### Supplied records
────────────────────────────────────────
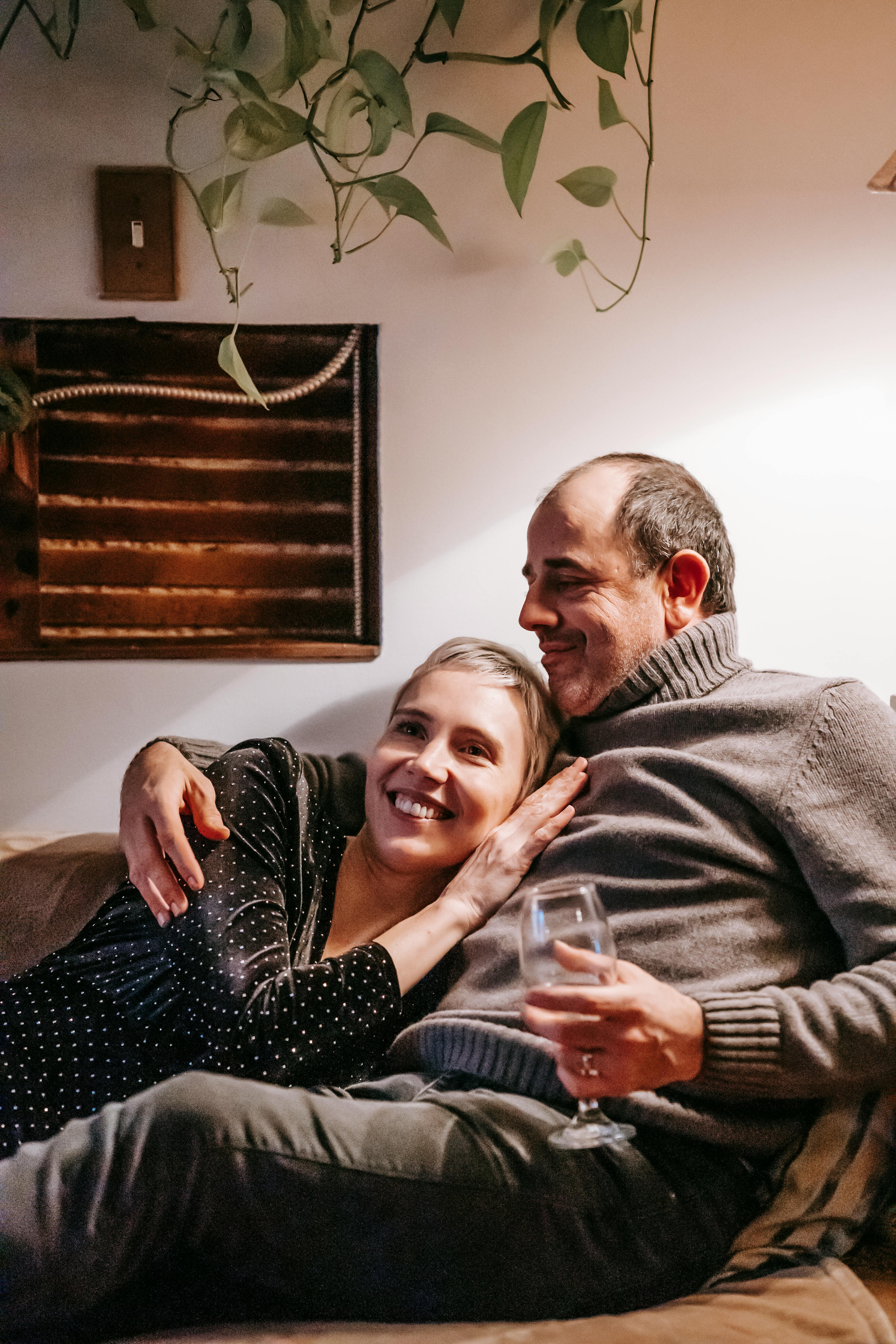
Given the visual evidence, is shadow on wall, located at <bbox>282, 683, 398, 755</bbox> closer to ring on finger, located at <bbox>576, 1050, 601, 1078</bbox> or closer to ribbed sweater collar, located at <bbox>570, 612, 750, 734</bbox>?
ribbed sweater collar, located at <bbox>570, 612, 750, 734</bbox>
────────────────────────────────────────
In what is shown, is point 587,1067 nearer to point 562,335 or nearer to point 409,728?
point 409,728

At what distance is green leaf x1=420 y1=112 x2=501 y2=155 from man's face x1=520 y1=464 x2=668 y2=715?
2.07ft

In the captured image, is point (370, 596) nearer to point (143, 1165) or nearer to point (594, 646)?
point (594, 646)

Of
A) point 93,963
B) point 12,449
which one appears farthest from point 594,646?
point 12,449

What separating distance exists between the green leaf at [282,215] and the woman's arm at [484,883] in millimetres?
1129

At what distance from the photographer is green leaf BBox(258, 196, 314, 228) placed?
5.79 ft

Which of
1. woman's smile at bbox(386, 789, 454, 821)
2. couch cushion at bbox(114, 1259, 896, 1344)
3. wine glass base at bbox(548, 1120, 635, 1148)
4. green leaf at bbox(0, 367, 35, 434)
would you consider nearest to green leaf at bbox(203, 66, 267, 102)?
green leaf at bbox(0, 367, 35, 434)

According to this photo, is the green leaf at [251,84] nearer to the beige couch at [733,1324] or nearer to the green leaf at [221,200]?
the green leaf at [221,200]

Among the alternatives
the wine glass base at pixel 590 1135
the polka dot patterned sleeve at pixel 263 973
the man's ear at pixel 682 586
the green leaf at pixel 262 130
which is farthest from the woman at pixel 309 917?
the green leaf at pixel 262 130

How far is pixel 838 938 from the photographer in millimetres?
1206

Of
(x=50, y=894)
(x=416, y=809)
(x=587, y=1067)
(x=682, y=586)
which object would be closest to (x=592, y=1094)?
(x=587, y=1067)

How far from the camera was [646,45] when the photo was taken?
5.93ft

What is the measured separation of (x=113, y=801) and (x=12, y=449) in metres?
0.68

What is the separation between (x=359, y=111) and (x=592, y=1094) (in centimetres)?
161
────────────────────────────────────────
### Problem details
Show each line from the records above that contains the word "between".

### Result of the task
What separating distance exists between the green leaf at [282,215] and the woman's arm at [484,883] in millimetres?
What is the separation between (x=359, y=111) and (x=592, y=1094) (in centimetres)?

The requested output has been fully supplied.